“I love the people,” Nancy Shepherd, the newly elected mayor of Palo Alto, says.
On the 7th floor of Palo Alto City Hall, Shepherd gazes out of a large window overlooking the city. Shepherd acknowledges the difficult task that is set before her.
Having been a part of Palo Alto community service since the ’90s, Shepherd made her political debut running for city council in 2009. All of her children went through the Palo Alto Unified School District, and her daughter, Rachael Kaci, is a Special Education teacher here at Paly. After being elected on Jan. 6 of this year, Shepherd is now the mayor of Palo Alto.
“I find [Palo Alto] a very compelling and a great place to live,” Shepherd says. “That’s why one of my goals this year is to reach out to the community … to allow them to relax. We hear you.”
Shepherd acknowledges the divide that is growing in Palo Alto between those who want to see it grow due to it’s thriving technological advances and those who wish to see white picket fences and mom-and-pop shops versus a booming tech industry. For Shepherd, attempting to balance these polar characteristics is one of the more difficult aspects of being mayor.
“People who are drawn to Palo Alto as a place to live love supporting innovative sustainability opportunities, the proximity between work and home life, a good educational experience at all levels and primarily the opportunities of having a high-quality of home life in the middle of a high-quality cultural experience,” Shepherd says.
One of Shepherd’s objectives is to set policy that effectively addresses California state regulations. Shepherd explains why the City Council’s decisions may appear to be inconsiderate of the people’s desires.
“We have to do state regulations, and this year we’re going to be doing stuff that the community is going to hate,” says Shepherd. “There is a lot of state regulation that is complicated and yet if we don’t comply it will devastate our community worse than if we ignored it.”
Additionally, Shepherd is focusing her efforts on the traffic and parking situation in Palo Alto. With clogged streets, Shepherd hopes to clear the way for more bikers and improve public transportation.

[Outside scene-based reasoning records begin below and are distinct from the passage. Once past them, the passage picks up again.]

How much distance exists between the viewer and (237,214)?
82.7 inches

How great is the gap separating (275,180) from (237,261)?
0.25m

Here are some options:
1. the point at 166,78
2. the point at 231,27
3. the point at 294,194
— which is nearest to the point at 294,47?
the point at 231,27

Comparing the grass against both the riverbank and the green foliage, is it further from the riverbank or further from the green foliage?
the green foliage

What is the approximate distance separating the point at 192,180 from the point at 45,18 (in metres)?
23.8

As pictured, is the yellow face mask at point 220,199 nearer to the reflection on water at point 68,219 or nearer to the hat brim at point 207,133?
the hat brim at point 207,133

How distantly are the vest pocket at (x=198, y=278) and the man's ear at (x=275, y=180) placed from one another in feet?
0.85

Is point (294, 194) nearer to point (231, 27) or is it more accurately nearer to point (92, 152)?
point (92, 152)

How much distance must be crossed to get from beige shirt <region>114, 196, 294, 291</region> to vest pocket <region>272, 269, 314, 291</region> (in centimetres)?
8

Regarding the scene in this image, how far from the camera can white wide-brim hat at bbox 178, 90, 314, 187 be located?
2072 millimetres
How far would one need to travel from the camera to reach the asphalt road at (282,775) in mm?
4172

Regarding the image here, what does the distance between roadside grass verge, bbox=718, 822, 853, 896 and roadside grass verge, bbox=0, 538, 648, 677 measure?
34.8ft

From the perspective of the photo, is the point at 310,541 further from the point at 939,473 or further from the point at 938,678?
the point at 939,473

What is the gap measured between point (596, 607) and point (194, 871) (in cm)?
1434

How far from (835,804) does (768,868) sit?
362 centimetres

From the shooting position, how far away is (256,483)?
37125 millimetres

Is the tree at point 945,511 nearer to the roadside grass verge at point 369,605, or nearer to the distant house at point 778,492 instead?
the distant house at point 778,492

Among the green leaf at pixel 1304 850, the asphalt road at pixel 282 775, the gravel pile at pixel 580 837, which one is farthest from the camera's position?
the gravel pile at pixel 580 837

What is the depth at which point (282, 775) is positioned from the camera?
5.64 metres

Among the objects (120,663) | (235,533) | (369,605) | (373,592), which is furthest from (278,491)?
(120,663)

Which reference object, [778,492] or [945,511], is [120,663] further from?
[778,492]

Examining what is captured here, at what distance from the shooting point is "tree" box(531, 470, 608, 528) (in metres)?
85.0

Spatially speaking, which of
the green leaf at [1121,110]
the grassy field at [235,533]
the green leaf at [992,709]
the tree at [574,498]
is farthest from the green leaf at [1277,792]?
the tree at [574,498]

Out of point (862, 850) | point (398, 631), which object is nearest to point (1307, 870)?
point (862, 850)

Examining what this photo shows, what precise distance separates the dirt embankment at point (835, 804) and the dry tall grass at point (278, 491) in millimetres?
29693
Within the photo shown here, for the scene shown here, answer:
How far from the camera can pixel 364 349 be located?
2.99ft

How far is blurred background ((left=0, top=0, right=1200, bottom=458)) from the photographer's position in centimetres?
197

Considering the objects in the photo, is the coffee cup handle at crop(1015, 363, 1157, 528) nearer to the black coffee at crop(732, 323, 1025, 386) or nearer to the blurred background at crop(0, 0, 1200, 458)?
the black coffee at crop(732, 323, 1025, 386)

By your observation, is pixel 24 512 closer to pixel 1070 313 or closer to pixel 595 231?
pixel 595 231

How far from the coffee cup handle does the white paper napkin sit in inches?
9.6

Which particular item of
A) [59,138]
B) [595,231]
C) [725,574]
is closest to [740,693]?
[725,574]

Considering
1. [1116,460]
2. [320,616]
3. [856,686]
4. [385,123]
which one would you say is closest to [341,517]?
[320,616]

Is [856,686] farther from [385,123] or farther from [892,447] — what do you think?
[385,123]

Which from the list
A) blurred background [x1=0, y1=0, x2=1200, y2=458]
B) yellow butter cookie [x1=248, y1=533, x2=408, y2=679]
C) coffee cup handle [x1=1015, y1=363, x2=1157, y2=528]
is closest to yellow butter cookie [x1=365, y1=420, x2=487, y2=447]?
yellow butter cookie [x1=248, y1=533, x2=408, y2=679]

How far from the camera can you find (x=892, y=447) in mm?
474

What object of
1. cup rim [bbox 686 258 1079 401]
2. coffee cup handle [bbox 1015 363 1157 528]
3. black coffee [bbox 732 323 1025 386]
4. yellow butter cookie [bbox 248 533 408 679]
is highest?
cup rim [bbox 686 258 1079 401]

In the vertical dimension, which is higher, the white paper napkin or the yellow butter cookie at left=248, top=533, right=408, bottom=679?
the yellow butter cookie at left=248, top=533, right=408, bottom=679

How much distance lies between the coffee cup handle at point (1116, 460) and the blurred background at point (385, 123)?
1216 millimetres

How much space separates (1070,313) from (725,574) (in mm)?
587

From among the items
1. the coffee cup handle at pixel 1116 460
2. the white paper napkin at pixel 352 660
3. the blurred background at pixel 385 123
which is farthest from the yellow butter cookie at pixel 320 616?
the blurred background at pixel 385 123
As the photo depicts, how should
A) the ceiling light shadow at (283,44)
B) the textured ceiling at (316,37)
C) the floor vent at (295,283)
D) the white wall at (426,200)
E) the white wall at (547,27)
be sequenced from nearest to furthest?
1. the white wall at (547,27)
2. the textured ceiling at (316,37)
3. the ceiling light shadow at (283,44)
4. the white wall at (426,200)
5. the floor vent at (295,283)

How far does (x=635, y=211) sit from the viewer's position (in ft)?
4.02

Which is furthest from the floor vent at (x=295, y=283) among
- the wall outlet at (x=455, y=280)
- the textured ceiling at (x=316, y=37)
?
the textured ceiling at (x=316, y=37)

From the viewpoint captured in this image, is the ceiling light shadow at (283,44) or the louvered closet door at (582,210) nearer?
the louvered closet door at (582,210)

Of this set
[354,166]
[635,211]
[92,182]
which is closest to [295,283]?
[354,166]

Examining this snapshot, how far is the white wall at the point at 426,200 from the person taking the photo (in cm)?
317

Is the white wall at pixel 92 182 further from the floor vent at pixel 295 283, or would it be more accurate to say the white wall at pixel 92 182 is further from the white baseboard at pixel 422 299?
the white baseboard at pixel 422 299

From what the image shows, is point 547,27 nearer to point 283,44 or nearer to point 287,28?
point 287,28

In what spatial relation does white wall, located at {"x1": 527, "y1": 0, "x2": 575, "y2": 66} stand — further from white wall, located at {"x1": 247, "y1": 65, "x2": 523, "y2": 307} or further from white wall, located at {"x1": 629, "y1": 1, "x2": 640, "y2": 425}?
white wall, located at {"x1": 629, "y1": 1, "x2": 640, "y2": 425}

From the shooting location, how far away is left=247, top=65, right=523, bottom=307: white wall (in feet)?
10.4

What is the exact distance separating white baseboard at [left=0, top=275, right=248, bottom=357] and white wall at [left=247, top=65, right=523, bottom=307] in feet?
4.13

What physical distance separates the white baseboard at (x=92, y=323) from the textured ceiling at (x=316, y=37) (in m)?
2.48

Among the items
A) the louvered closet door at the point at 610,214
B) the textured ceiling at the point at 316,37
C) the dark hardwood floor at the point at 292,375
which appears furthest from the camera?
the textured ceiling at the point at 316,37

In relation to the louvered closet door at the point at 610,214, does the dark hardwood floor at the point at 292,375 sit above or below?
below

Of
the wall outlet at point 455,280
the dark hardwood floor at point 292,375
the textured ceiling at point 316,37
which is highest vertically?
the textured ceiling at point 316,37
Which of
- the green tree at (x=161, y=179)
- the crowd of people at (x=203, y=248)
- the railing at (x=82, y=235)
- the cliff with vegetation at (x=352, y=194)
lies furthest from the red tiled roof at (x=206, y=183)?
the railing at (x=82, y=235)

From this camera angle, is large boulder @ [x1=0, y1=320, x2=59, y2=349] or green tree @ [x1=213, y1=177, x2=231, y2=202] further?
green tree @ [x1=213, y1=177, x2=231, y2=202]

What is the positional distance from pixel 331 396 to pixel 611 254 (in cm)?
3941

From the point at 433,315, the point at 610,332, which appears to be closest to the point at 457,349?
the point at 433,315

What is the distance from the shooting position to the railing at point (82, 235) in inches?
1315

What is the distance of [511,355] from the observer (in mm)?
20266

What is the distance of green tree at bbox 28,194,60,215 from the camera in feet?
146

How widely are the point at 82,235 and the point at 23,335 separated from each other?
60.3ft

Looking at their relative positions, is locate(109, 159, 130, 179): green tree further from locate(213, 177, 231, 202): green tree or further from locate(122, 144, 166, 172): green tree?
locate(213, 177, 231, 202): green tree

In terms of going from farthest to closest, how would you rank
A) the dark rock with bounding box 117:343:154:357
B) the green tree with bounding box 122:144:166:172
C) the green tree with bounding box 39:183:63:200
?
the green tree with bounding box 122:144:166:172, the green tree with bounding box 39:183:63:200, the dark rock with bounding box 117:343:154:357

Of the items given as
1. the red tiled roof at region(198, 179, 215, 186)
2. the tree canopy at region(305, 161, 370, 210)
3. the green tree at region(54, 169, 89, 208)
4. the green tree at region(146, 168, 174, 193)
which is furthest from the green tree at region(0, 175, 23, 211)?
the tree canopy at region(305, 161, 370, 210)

“My primary interests are moving forward with traffic and parking issues in neighborhoods next to our downtown communities,” Shepherd says. “This will be accomplished using strategies which support other Palo Alto goals like sustainability and reducing greenhouse gases because the city hopes to implement new shuttles, parking privileges for car-poolers, and support for public transit commuters.”
Shepherd wants to extend the discussion to the community. In doing this she hopes to dispel tensions between the city council and the citizens.
“I would like to try to reach out to the community to make sure that we can become more personable, so that we can have a shared understanding of what’s going on, instead of a ‘us vs. them’ type of a setting, which some like to think we have right now,” Shepherd says.
At the end of the day Shepherd wants to make Palo Alto a better place and to do so collaboratively.
“I think there’s a lot that the mayor does, but the work really falls on everybody else,” Shepherd says. “It’s just: how can we share this vision and move it forward? … It’s a privilege to serve on this council, it’s a privilege to serve this community.”
Though she expresses obvious passion for Palo Alto Shepherd’s story starts in Mill Valley, Marin County. Shepherd grew up in Mill Valley during the time when it was getting built up in the ’60-’70s.
In this time of city building along the West Coast, California was taking crucial steps to be culturally more equal to African Americans.
“I attended an interracial high school during the civil rights movement,” Shepherd says. “It was an exciting time, and I learned a lot about social justice and equity.”
While in high school, Shepherd was athletic and almost represented America in the Olympics.
“I was a competitive swimmer and worked hard to make the 1968 Olympic trials in 100 yards freestyle, which I missed by about a second,” Shepherd says. “I spent a lot of time hiking the trails of Mt. Tam with my family and biking all over the south Marin area.”
When Shepherd finally moved to the Palo Alto she became a part of the community service scene. She also was a part of Palo Altans for Government effectiveness.
“I started my volunteer career as an adult, working in the public schools, primarily,” Shepherd says. “2000 to 2002 I was PTA council president, so I got to work with all of the schools.”
Now that she has gone from community servicewoman to mayor, Shepherd’s workload has increased tremendously. Shepherd finds breaks from her job as mayor through physical activity and spending time with her family.
“I like taking walks and reminding myself what this is all about,” Shepherd says. “Playing with my grandchildren, that sort of thing.”
Kaci, Special Education teacher here at Paly and daughter of Shepherd, speaks about her mother’s achievements in being elected mayor.
“I’m proud my mother takes her civic responsibility with grace and dignity,” Kaci says. “Life in the public eye is both time-consuming and thankless, but she has learned to take all hardships in stride and continues to be a great role model for me, my siblings, cousins, niece and nephew.”
After completing her mayoral term, Shepherd’s plans for the future are to return to the community service scene and continue to give back to Palo Alto. Shepherd’s dreams are to reinvent the way education gets delivered through the state of California. For now though Shepherd’s goals are keenly set on the task before her.
“My goals right now are to be the best mayor I can, [and] be the best city council member I can,” Shepherd says.